PROVIDED DATA

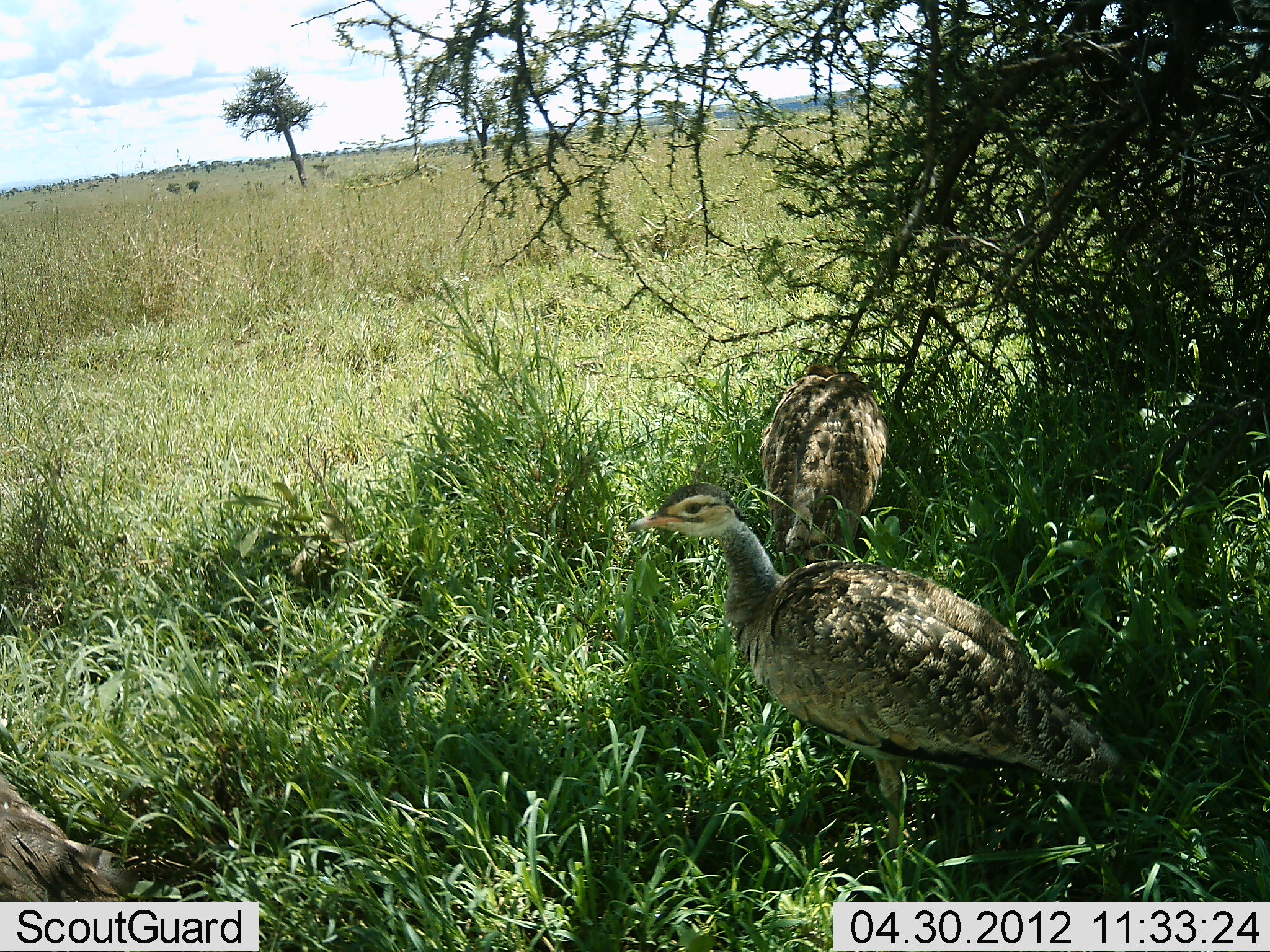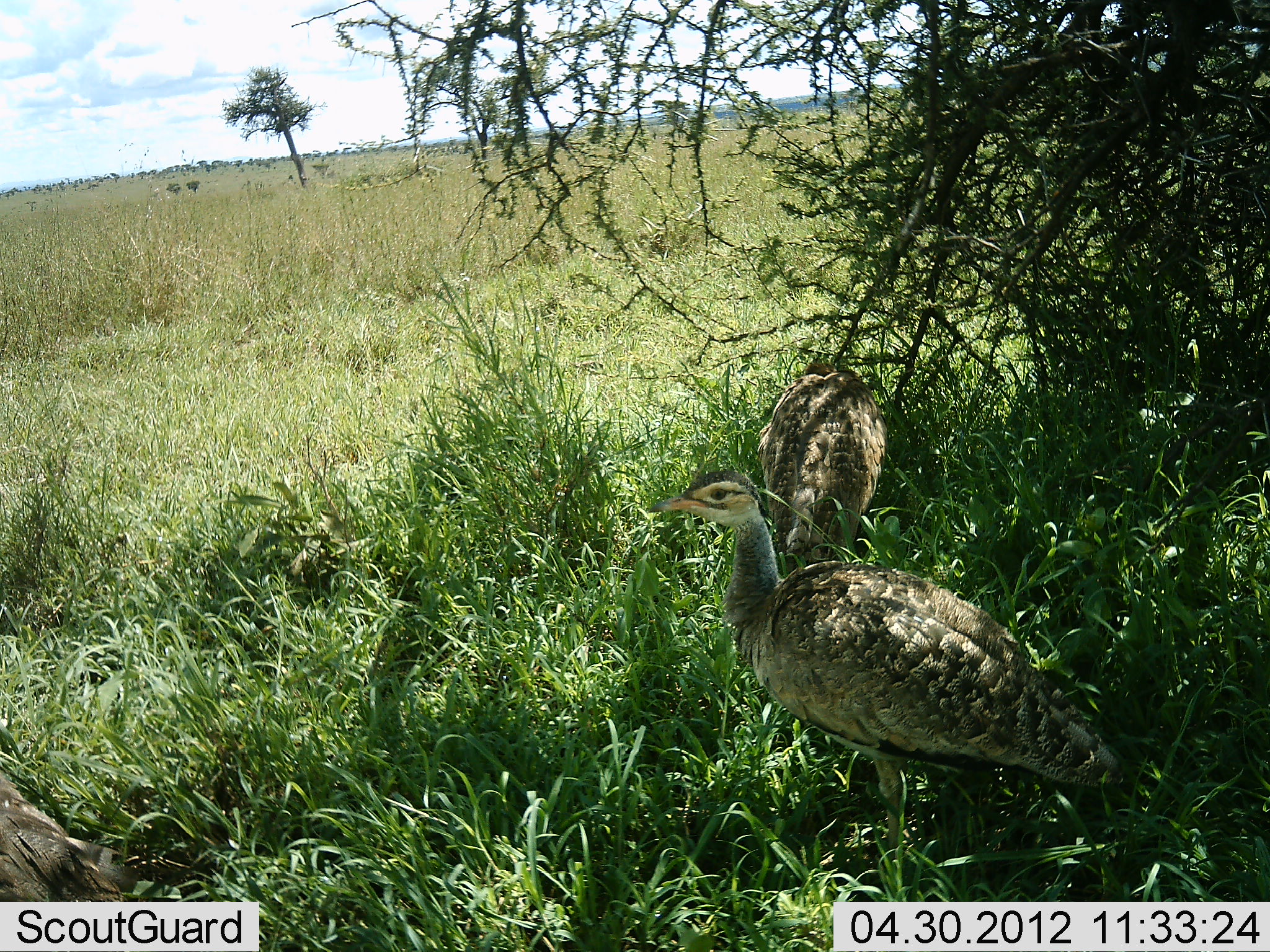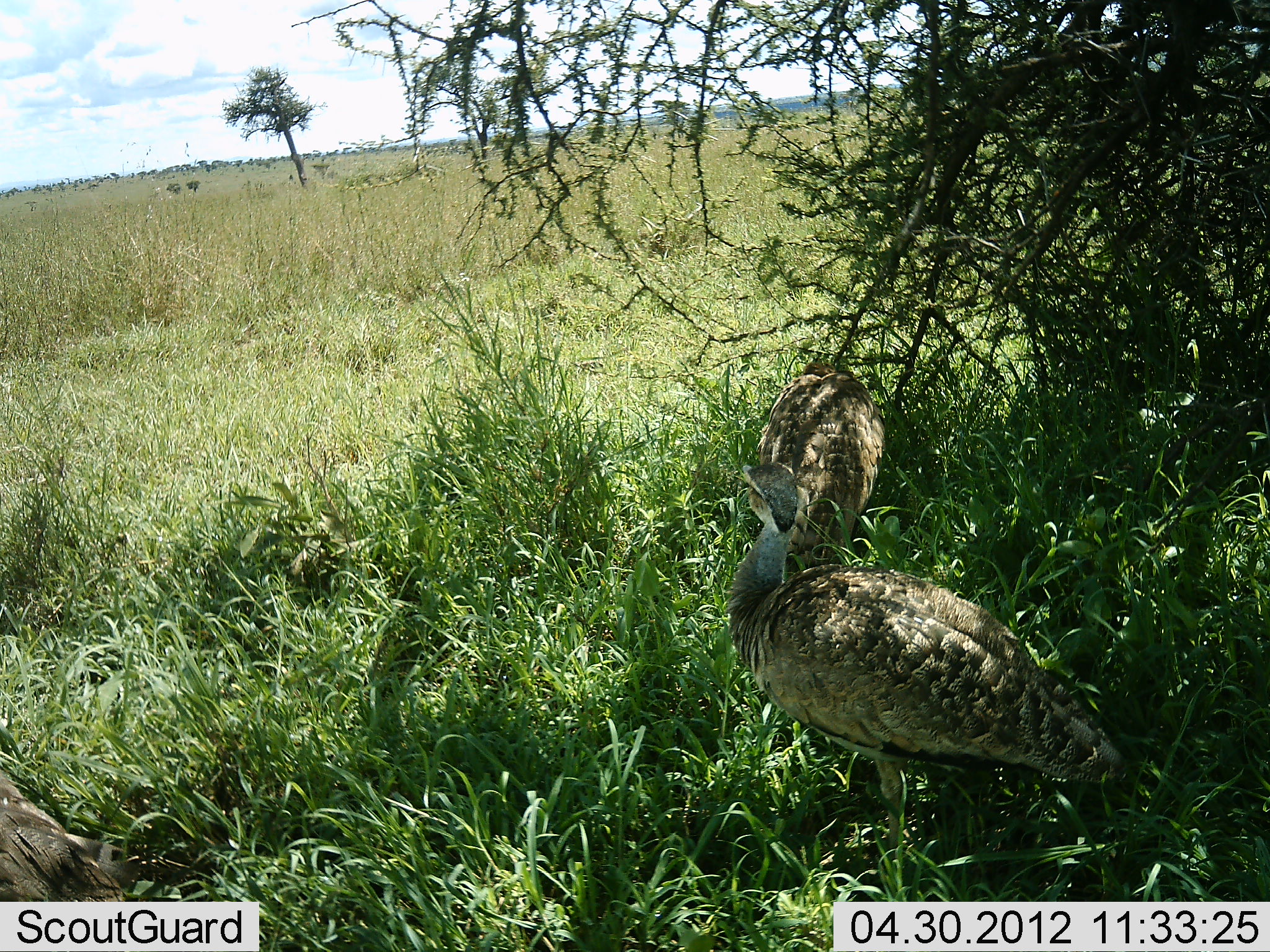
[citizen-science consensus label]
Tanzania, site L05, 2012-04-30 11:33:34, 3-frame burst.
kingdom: Animalia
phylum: Chordata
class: Aves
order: Otidiformes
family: Otididae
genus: Ardeotis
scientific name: Ardeotis kori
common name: kori bustard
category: koribustard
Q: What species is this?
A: Koribustard (kori bustard) (Ardeotis kori).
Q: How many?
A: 3.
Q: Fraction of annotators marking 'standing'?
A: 86%.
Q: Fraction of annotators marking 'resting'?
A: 7%.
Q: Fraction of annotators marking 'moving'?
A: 7%.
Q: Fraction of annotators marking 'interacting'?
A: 0%.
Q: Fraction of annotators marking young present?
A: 0%.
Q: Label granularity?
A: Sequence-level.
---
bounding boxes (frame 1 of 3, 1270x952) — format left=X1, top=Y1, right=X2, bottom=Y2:
animal: left=627, top=481, right=1124, bottom=878; left=755, top=354, right=889, bottom=567; left=2, top=766, right=138, bottom=900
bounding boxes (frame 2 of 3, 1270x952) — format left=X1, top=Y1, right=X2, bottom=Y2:
animal: left=645, top=471, right=1126, bottom=881; left=755, top=354, right=889, bottom=567; left=0, top=769, right=142, bottom=900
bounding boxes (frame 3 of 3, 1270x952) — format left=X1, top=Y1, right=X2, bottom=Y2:
animal: left=722, top=461, right=1136, bottom=881; left=755, top=354, right=889, bottom=567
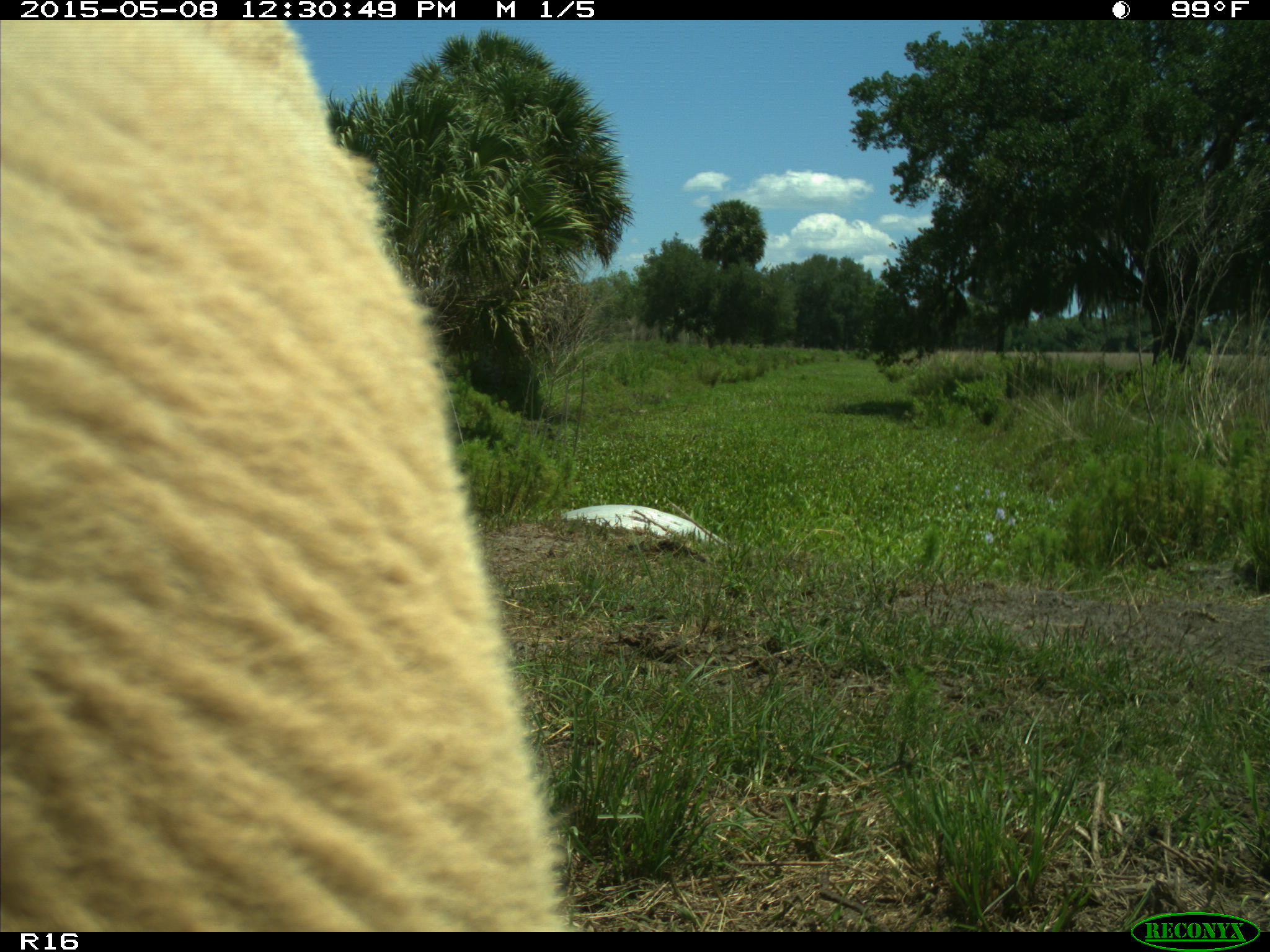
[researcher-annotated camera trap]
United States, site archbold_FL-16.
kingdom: Animalia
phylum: Chordata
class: Mammalia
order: Artiodactyla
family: Bovidae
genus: Bos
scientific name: Bos taurus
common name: domestic cow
Bos taurus (domestic cow).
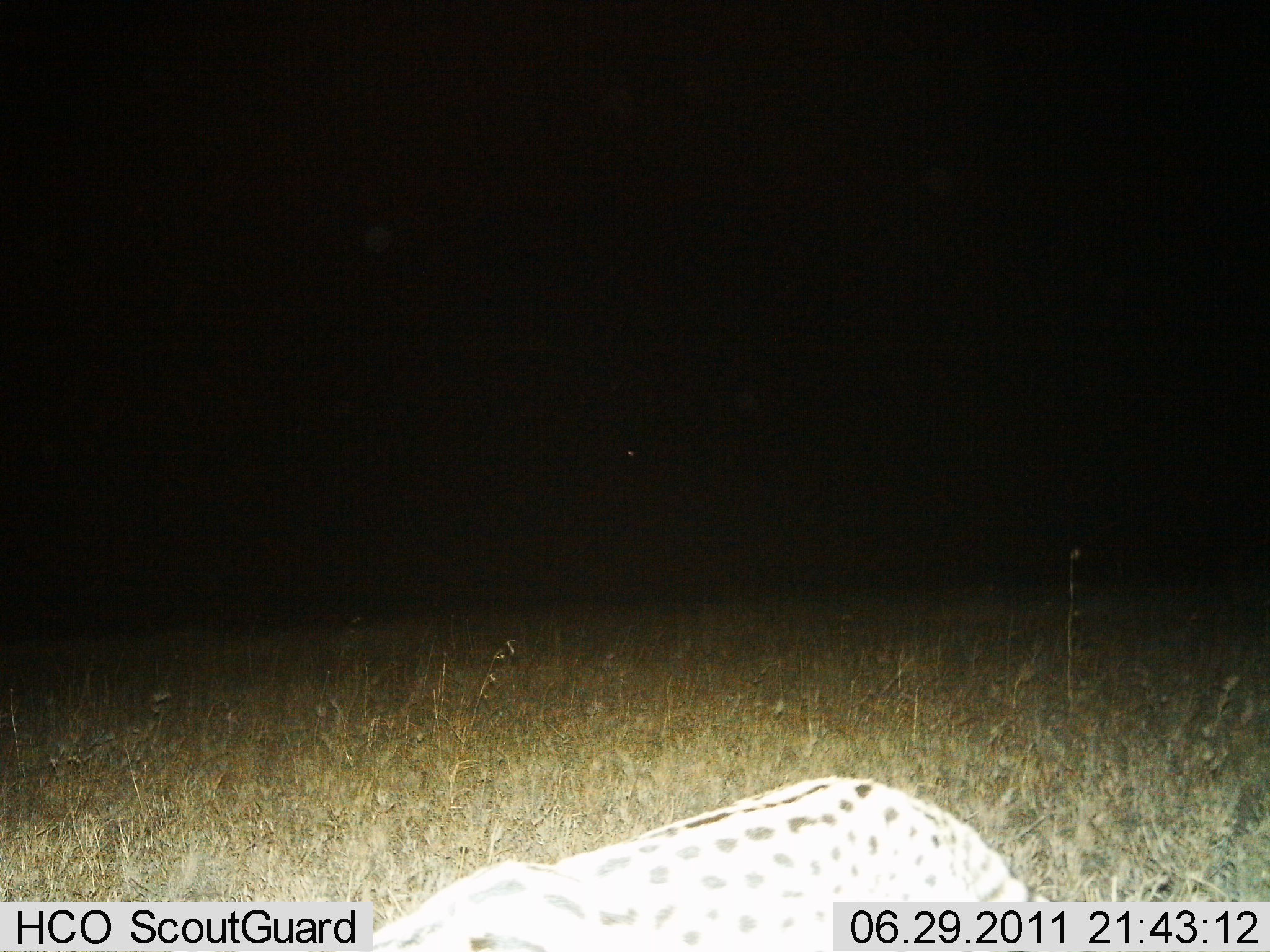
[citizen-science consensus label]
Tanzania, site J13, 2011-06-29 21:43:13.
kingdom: Animalia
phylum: Chordata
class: Mammalia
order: Carnivora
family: Felidae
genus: Leptailurus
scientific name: Leptailurus serval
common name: serval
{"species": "serval (Leptailurus serval)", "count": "1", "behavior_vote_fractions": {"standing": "40%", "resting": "0%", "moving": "60%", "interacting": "0%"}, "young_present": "0%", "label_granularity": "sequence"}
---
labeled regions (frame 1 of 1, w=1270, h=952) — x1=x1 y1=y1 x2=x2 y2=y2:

PROMPT
The expected result is every record above, word for word, with no pictures in it.

REPLY TO THE EXERCISE
[citizen-science consensus label]
Tanzania, site L05, 2012-04-30 11:33:34, 3-frame burst.
kingdom: Animalia
phylum: Chordata
class: Aves
order: Otidiformes
family: Otididae
genus: Ardeotis
scientific name: Ardeotis kori
common name: kori bustard
category: koribustard
Q: What species is this?
A: Koribustard (kori bustard) (Ardeotis kori).
Q: How many?
A: 3.
Q: Fraction of annotators marking 'standing'?
A: 86%.
Q: Fraction of annotators marking 'resting'?
A: 7%.
Q: Fraction of annotators marking 'moving'?
A: 7%.
Q: Fraction of annotators marking 'interacting'?
A: 0%.
Q: Fraction of annotators marking young present?
A: 0%.
Q: Label granularity?
A: Sequence-level.
---
bounding boxes (frame 1 of 3, 1270x952) — format left=X1, top=Y1, right=X2, bottom=Y2:
animal: left=627, top=481, right=1124, bottom=878; left=755, top=354, right=889, bottom=567; left=2, top=766, right=138, bottom=900
bounding boxes (frame 2 of 3, 1270x952) — format left=X1, top=Y1, right=X2, bottom=Y2:
animal: left=645, top=471, right=1126, bottom=881; left=755, top=354, right=889, bottom=567; left=0, top=769, right=142, bottom=900
bounding boxes (frame 3 of 3, 1270x952) — format left=X1, top=Y1, right=X2, bottom=Y2:
animal: left=722, top=461, right=1136, bottom=881; left=755, top=354, right=889, bottom=567
[researcher-annotated camera trap]
United States, site archbold_FL-16.
kingdom: Animalia
phylum: Chordata
class: Mammalia
order: Artiodactyla
family: Bovidae
genus: Bos
scientific name: Bos taurus
common name: domestic cow
Bos taurus (domestic cow).
[citizen-science consensus label]
Tanzania, site J13, 2011-06-29 21:43:13.
kingdom: Animalia
phylum: Chordata
class: Mammalia
order: Carnivora
family: Felidae
genus: Leptailurus
scientific name: Leptailurus serval
common name: serval
{"species": "serval (Leptailurus serval)", "count": "1", "behavior_vote_fractions": {"standing": "40%", "resting": "0%", "moving": "60%", "interacting": "0%"}, "young_present": "0%", "label_granularity": "sequence"}
---
labeled regions (frame 1 of 1, w=1270, h=952) — x1=x1 y1=y1 x2=x2 y2=y2:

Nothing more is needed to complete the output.